Reconstruction of the Herodian Temple in Jerusalem at the Israel Museum (Jerusalem)

Tisha B’Av, the ninth day of the month of Av, on the Jewish calendar marks a series of sorrows, most notably the multiple destructions of the temple in Jerusalem. It has always struck me as impoverishing that Christians neglect the story of the fall in the lectionary and in non-lectionary preaching as my students over the years have confirmed. 

The fall of the temple is so important in and for the Hebrew Scriptures that I begin my introductory courses there:

The destruction of the temple by Nebuchadnezzar was theologically incomprehensible. Nebuchadnezzar’s assault was as unimaginable as – not the events that we remember from September 11th, for the towers had been struck previously – but rather as unimaginable as the assault on Pearl Harbor, and, as incomprehensible as the bombs we dropped on Hiroshima and Nagasaki and as unfathomable as was Japan’s ultimate surrender to her own citizens.

There was a time when no one could enter the most holy space in the temple except the high priest, and then only once a year. Tradition says that he wore bells so that people would know if he was able to survive in the presence of God and, that he had a rope around him so that if he dropped dead from proximity to the holiness of God, his mortal remains could be pulled out for burial.

And yet, Nebuchadnezzar’s troops not only entered the most holy place, they butchered it with battle axes, hatchets and hammers, chopping it to bits, burning everything that would burn, melting down the gold and silver and bronze for the Babylonian treasury. And they took a few choice vessels, used to worship the God of Israel back to Babylon for the king and his court to toy with.

And there was not even a puff of smoke. There was no strike of holy lightening; no burst of fire from heaven, no hailstones, plagues of Egypt, earthquake or sinkhole; the earth did not swallow them whole. Nothing happened. It was almost as if the temple was empty.

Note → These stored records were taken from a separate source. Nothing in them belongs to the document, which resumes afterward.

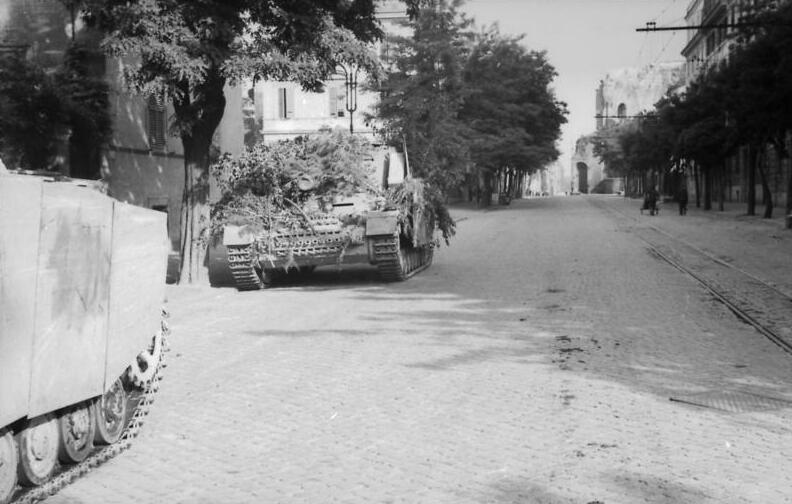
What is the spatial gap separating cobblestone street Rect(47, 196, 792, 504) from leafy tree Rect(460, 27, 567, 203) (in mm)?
33976

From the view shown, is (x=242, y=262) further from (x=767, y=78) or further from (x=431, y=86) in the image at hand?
(x=431, y=86)

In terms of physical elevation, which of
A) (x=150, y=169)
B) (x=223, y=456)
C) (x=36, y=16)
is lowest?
(x=223, y=456)

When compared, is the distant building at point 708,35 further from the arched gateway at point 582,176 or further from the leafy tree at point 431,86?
the arched gateway at point 582,176

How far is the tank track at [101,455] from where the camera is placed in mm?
4469

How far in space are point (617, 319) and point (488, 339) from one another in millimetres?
2041

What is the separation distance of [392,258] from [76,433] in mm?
9726

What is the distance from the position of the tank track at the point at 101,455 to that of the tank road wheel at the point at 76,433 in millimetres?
56

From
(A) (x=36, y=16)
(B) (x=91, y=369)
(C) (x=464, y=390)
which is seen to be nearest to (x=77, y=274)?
(B) (x=91, y=369)

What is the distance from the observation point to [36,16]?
21906 millimetres

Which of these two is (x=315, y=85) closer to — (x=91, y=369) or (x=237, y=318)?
(x=237, y=318)

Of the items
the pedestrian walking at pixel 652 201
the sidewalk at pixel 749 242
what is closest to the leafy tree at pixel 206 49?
the sidewalk at pixel 749 242

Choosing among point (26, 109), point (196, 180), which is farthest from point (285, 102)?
point (196, 180)

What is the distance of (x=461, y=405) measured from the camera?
21.2ft

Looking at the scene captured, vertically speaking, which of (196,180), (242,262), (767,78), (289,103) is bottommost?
(242,262)
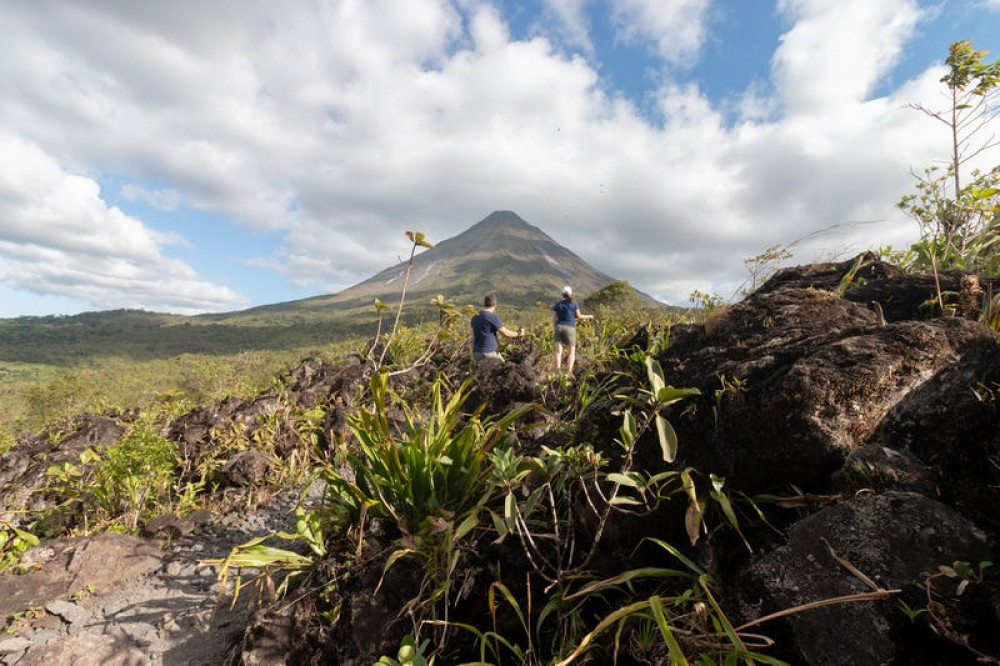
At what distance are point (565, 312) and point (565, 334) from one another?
0.43 meters

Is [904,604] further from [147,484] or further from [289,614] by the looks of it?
[147,484]

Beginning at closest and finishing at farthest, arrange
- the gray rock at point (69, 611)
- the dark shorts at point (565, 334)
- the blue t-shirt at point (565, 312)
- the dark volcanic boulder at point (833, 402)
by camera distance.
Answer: the dark volcanic boulder at point (833, 402), the gray rock at point (69, 611), the blue t-shirt at point (565, 312), the dark shorts at point (565, 334)

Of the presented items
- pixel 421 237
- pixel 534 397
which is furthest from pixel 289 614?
pixel 534 397

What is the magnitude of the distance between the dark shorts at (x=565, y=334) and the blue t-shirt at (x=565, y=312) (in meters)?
0.06

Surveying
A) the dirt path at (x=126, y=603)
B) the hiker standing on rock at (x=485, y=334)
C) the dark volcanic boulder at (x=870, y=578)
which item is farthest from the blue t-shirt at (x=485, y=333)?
the dark volcanic boulder at (x=870, y=578)

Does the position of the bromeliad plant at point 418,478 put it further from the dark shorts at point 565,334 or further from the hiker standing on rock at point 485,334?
the dark shorts at point 565,334

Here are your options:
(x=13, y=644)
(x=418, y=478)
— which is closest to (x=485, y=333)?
(x=418, y=478)

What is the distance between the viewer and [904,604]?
1.19 m

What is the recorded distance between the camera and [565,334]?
8102 millimetres

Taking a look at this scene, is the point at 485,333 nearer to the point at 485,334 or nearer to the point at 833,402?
the point at 485,334

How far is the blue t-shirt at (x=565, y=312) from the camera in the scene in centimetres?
792

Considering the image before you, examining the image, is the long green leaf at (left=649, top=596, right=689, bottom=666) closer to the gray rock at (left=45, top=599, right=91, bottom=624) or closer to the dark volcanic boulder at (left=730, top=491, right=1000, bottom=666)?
the dark volcanic boulder at (left=730, top=491, right=1000, bottom=666)

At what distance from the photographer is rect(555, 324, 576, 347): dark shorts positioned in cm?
808

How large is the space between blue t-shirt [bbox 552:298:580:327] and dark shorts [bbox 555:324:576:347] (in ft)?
0.19
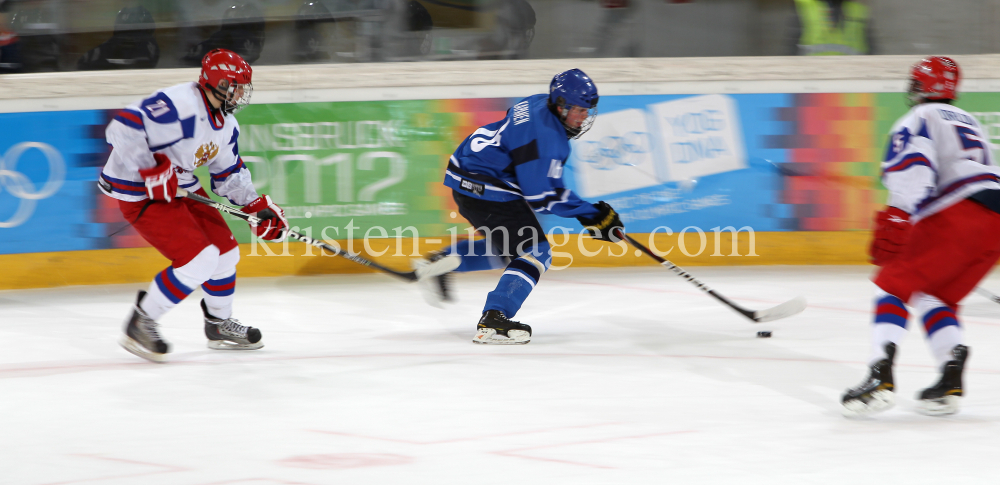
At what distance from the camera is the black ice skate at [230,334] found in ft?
11.4

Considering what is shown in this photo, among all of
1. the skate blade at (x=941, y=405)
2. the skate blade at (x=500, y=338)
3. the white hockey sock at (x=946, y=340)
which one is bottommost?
the skate blade at (x=500, y=338)

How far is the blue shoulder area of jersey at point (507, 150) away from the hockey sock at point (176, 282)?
3.60 feet

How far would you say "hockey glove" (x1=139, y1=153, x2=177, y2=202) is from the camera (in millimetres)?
3061

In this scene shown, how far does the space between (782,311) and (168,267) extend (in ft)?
8.15

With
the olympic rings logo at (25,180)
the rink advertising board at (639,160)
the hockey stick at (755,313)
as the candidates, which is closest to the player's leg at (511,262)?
the hockey stick at (755,313)

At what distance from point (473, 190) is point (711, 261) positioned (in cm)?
212

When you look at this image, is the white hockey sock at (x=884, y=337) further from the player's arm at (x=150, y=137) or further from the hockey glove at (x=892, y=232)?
the player's arm at (x=150, y=137)

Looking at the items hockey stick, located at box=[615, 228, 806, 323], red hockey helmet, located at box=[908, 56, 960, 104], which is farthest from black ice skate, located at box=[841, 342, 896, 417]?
hockey stick, located at box=[615, 228, 806, 323]

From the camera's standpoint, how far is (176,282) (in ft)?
10.4

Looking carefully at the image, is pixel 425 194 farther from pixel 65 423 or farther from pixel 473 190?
pixel 65 423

It must have seemed like the stories of Miriam and Moses and the promises God made to their descendents either never happened or were null and void. It may have seemed like the stories of Exodus were irrelevant fairy tales. Imagine, if you can, what it would have been like if the assault on and collapse of the Twin Towers was followed by an assault on and collapse of our government, defeat of our military and forced exile of our citizens: no homes, no jobs, no healthcare, parents separated from children, dead bodies heaped in the streets, everyone subject to robbery, rape – if not murder – on the way to incarceration in an over populated refugee camp with out any social services.

The scriptures of Israel were written in response to the occupation of its smallest surviving enclave by the Babylonians and recorded from oral traditions passed down from one generation to another. In the face of the overwhelming power of the Babylonian military which they touted as proof that their gods were more powerful than Israel’s lone god, in the face of their liturgy and pageantry and against the back-drop of Babylonian scripture, some Israelites were tempted and swayed to adopt Babylonian culture and religion. Others began collecting their own stories of who they were and who is their God.

The only response to such sorrow is lamentation. Indeed the book of Lamentations is the liturgical reading for Tisha B’Av. Christians in the African diaspora also know the power of lament. The most poignant laments I know come from African American spirituals. Sadly, in this world, the songs of lament will never be silenced.